Code Review Pipeline¶
agents:
code_reviewer:
type: sequential
sub_agents: [code_loader, reviewers, reporter]
code_loader:
type: runner
tools: [grep_search]
reviewers:
type: parallel
sub_agents: [security_bot, perf_bot, test_bot]
security_bot:
llm: default
instruction: Check for security vulnerabilities.
perf_bot:
llm: default
instruction: Identify performance concerns.
test_bot:
llm: default
instruction: Suggest missing test cases.
reporter:
type: llm
llm: default
instruction: Compile findings into a review summary.
Customer Support Triage¶
agents:
support_triage:
type: sequential
sub_agents: [classifier, router]
classifier:
type: llm
llm: default
structured_output:
schema:
type: object
properties:
category: { type: string, enum: [billing, technical, sales] }
priority: { type: string, enum: [low, medium, high] }
required: [category, priority]
router:
type: llm
llm: default
sub_agents: [billing_agent, tech_agent, sales_agent]

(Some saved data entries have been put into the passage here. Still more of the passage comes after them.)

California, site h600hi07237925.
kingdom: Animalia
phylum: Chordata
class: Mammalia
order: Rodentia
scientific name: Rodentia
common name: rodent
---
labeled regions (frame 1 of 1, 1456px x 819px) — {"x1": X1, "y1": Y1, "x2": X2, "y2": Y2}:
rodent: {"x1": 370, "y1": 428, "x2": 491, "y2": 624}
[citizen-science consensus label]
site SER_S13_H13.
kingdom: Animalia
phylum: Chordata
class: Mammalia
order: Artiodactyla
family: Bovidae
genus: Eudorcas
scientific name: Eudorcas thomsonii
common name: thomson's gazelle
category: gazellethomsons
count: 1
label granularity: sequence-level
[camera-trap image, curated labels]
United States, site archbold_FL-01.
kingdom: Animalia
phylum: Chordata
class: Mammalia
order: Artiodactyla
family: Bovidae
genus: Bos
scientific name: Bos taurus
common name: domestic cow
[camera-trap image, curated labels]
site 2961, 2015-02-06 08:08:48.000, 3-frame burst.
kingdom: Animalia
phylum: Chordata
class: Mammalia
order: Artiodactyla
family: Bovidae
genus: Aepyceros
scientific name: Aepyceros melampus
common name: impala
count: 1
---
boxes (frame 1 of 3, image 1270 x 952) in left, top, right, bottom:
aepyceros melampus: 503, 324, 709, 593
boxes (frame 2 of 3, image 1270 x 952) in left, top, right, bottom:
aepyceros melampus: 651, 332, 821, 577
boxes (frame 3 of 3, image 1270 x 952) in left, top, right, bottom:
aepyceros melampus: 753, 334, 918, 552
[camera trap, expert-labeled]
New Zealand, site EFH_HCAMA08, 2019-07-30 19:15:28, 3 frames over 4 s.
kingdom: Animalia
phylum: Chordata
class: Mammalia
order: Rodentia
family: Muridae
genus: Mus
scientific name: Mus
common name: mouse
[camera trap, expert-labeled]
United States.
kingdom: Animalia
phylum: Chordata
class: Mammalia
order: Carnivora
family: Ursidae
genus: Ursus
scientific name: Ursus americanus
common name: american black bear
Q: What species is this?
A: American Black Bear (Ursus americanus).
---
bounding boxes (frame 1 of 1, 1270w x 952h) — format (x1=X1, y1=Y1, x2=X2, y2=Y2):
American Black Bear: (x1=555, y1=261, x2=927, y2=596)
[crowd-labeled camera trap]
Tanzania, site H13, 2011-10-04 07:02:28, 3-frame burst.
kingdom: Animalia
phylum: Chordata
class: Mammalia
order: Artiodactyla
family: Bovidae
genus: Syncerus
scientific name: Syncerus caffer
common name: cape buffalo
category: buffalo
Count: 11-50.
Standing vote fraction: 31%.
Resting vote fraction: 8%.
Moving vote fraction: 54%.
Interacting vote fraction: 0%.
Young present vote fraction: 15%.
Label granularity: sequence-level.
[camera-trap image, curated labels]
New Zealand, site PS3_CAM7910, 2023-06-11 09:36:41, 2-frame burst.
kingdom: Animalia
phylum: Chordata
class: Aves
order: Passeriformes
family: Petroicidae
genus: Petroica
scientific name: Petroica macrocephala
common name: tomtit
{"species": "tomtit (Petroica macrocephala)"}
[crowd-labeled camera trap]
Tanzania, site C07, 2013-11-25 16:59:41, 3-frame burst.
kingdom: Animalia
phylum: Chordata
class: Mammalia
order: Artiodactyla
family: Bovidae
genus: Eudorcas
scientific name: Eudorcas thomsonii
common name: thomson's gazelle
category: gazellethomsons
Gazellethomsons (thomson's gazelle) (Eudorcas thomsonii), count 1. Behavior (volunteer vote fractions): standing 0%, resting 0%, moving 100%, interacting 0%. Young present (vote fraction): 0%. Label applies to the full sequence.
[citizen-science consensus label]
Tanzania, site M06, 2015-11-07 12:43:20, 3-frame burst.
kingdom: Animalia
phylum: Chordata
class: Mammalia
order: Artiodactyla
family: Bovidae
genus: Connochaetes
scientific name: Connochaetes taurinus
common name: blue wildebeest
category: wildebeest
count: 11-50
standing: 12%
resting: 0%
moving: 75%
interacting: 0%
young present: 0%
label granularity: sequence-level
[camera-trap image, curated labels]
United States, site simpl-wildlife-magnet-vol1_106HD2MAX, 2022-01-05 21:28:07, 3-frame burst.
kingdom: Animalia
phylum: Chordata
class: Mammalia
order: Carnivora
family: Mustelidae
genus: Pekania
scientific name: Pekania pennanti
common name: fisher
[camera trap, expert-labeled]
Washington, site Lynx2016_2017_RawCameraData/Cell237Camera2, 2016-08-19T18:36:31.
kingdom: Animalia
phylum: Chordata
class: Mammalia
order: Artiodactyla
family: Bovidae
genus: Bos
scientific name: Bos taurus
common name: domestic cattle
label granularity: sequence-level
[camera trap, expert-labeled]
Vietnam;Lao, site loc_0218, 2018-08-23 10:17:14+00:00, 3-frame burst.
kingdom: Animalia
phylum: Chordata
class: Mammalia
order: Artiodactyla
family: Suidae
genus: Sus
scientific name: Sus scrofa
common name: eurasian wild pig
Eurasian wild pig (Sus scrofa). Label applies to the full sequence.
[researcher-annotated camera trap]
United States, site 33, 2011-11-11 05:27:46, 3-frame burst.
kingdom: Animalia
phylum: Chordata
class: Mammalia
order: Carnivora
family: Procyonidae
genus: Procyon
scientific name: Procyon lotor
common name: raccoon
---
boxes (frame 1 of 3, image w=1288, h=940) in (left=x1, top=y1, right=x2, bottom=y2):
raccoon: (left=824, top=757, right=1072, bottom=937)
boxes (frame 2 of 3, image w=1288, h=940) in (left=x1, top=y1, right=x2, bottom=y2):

instruction: Route to the appropriate specialist based on classification.
Best Practices¶
When to Use Each Primitive¶
| Pattern | Use When |
|---|---|
| Sequential | Steps depend on previous output |
| Parallel | Steps are independent |
| Loop | Quality requires iteration |
| Runner | No reasoning needed |
Optimize for Cost¶
- Use runner for data ops - Fetching, parsing, formatting
- Use parallel for analysis - Faster than sequential
- Use cheaper models for loops - Iterative steps add up
- Cache runner results - Same input = same output
Error Handling¶
agents:
robust_pipeline:
type: sequential
sub_agents: [primary, fallback]
primary:
llm: default
instruction: |
Process the request.
If you cannot handle it, escalate with reason.
fallback:
llm: powerful # More capable model
instruction: Handle escalated requests.
Keep Workflows Shallow¶
# ✅ Good: Flat structure
pipeline:
type: sequential
sub_agents: [a, b, c, d]
# ❌ Avoid: Deep nesting
nested:
type: sequential
sub_agents:
- step1:
type: sequential
sub_agents:
- inner1:
type: sequential
sub_agents: [...]
Summary¶
Hector's workflow primitives enable:
- Sequential: Step-by-step pipelines
- Parallel: Concurrent processing
- Loop: Iterative refinement
- Runner: LLM-free automation
- Triggers: Schedule-based automation
Combine them to build sophisticated AI workflows that are fast, cost-effective, and maintainable.